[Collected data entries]
* * * *

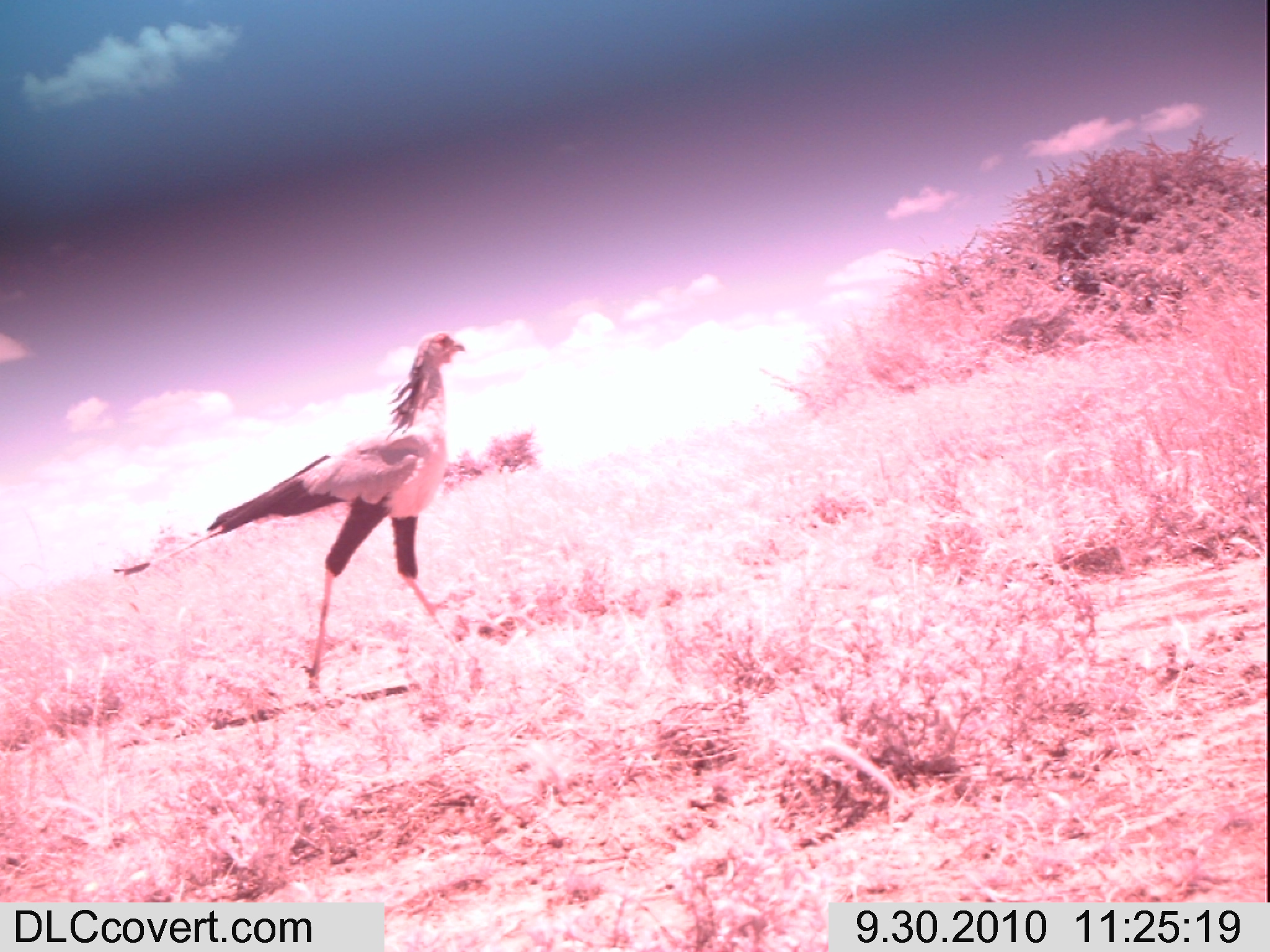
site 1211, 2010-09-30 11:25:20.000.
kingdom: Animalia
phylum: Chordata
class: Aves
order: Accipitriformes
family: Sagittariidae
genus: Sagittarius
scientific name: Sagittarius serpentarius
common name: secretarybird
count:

* * * *

*EXERCISE GOAL*: The records above must be output exactly, except for the pictures.

*EXERCISE SOLUTION*:
site 1211, 2010-09-30 11:25:20.000.
kingdom: Animalia
phylum: Chordata
class: Aves
order: Accipitriformes
family: Sagittariidae
genus: Sagittarius
scientific name: Sagittarius serpentarius
common name: secretarybird
count:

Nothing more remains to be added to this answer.